- Data listing -
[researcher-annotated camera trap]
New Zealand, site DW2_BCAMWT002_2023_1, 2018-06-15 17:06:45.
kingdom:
* * *
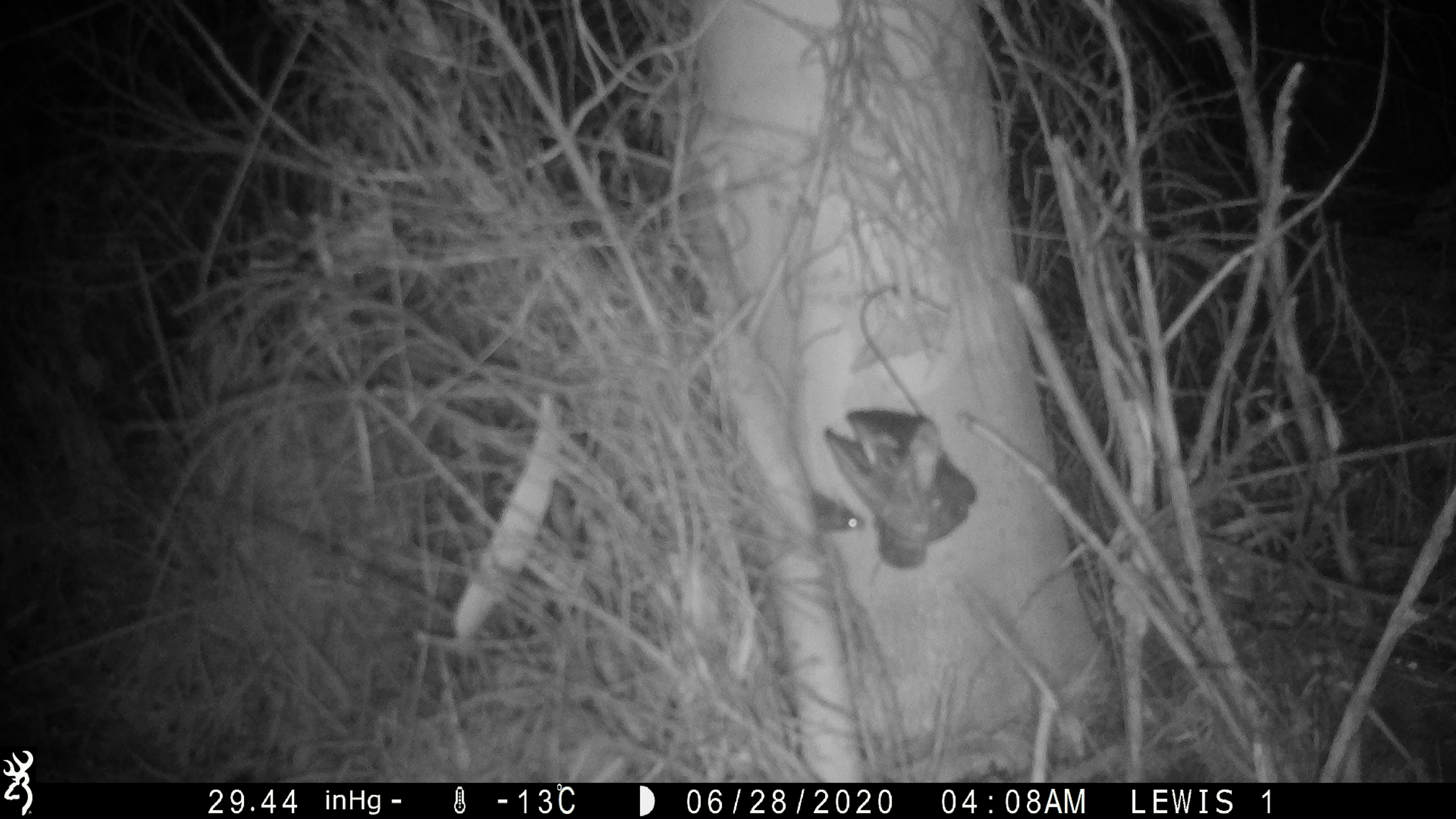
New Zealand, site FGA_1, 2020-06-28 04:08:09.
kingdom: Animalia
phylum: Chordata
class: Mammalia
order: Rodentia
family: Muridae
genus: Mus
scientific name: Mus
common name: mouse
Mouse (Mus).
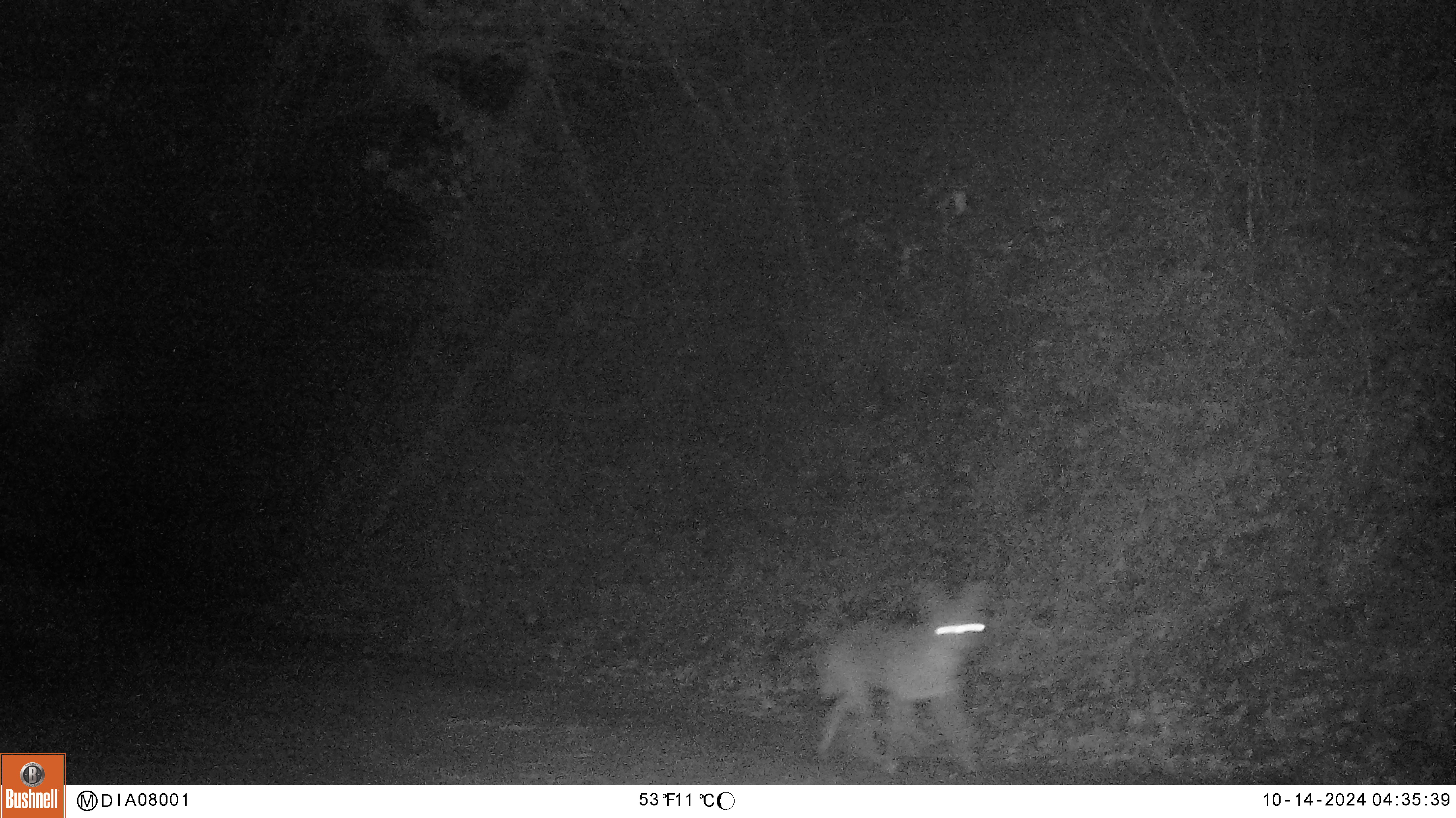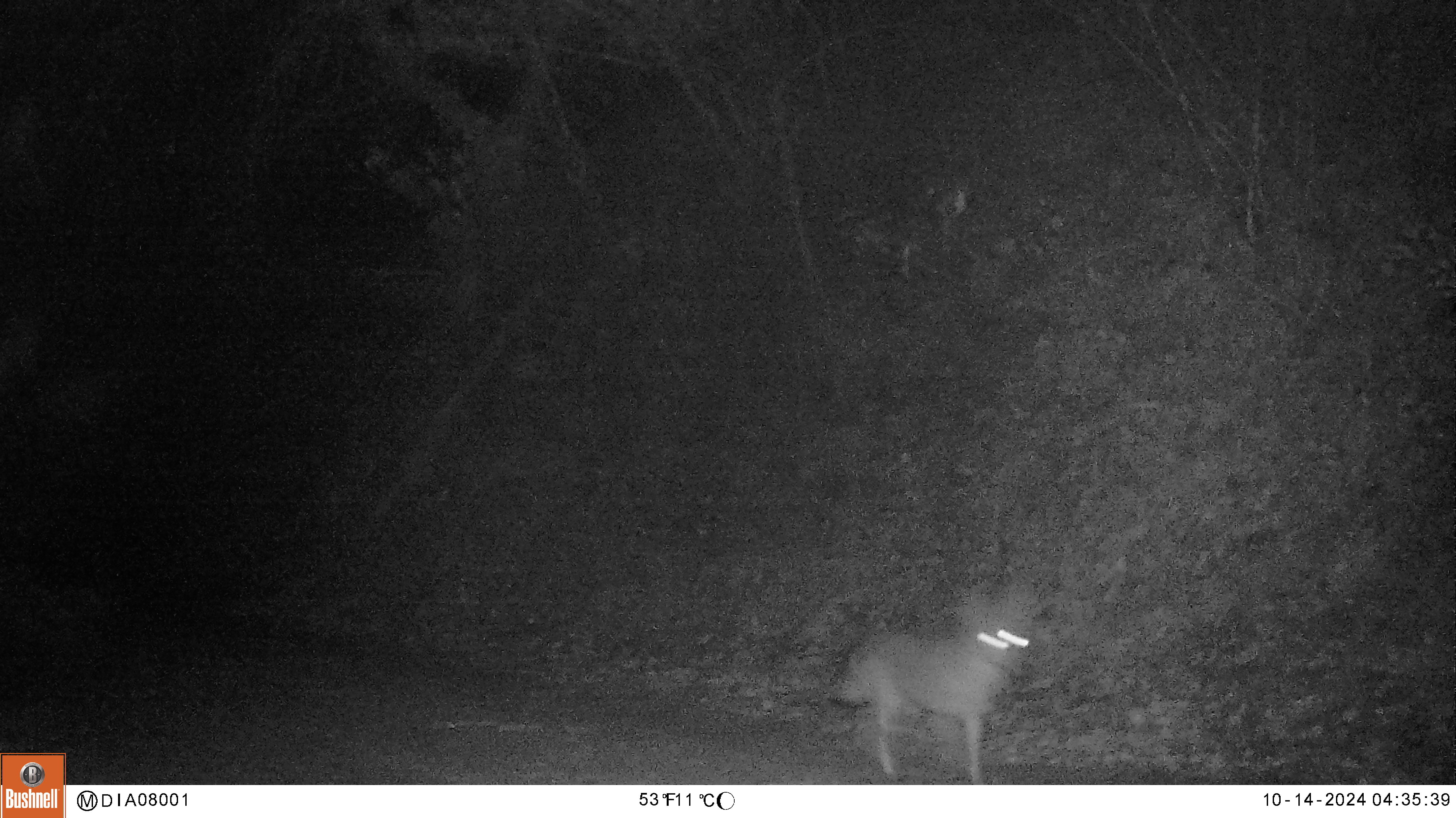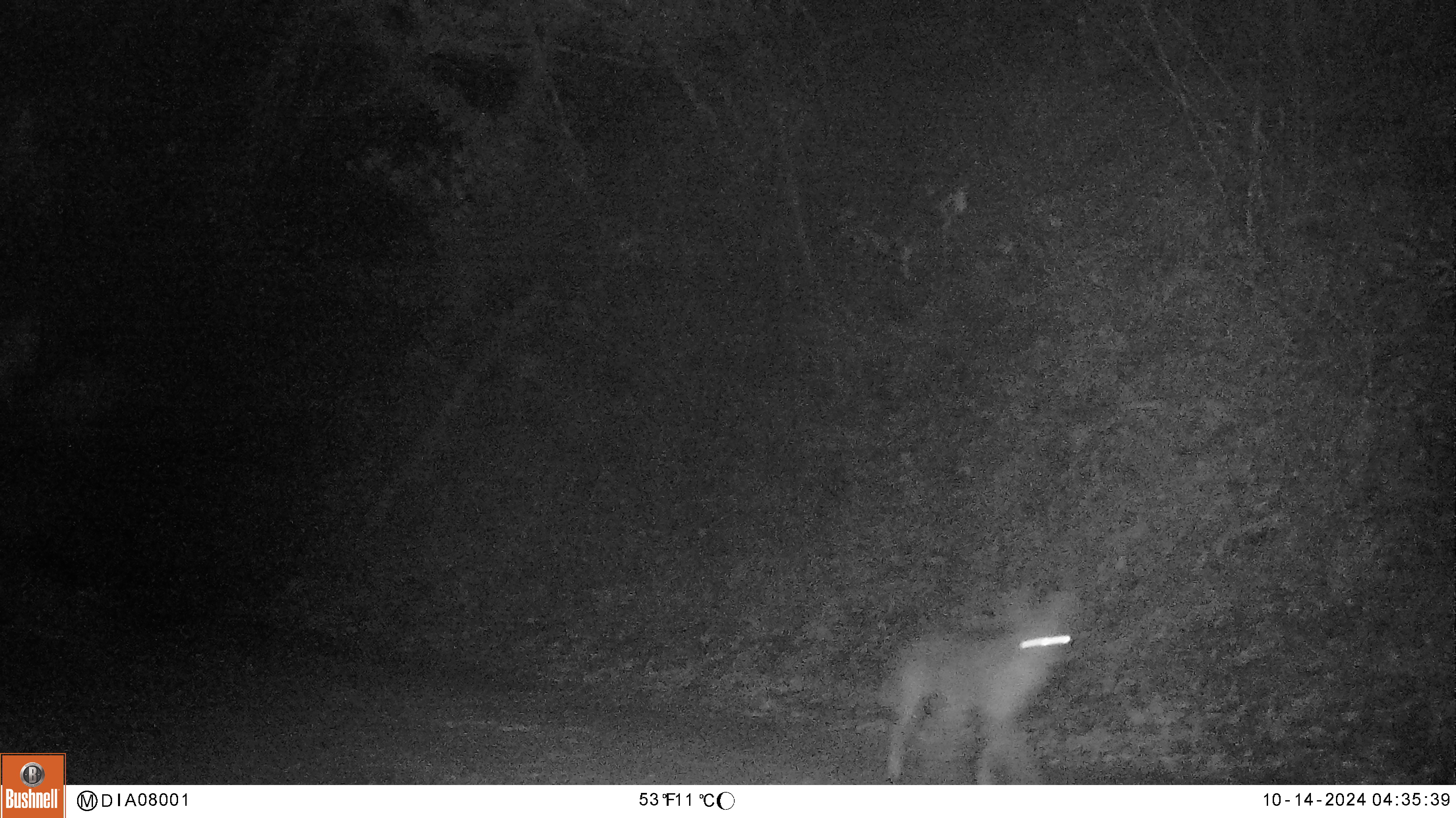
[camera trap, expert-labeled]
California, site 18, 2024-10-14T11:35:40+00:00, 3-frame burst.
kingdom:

- Instructions for the task -
In the material, find each line with the word "camera" and list it.

- Response to this task -
[researcher-annotated camera trap]
[camera trap, expert-labeled]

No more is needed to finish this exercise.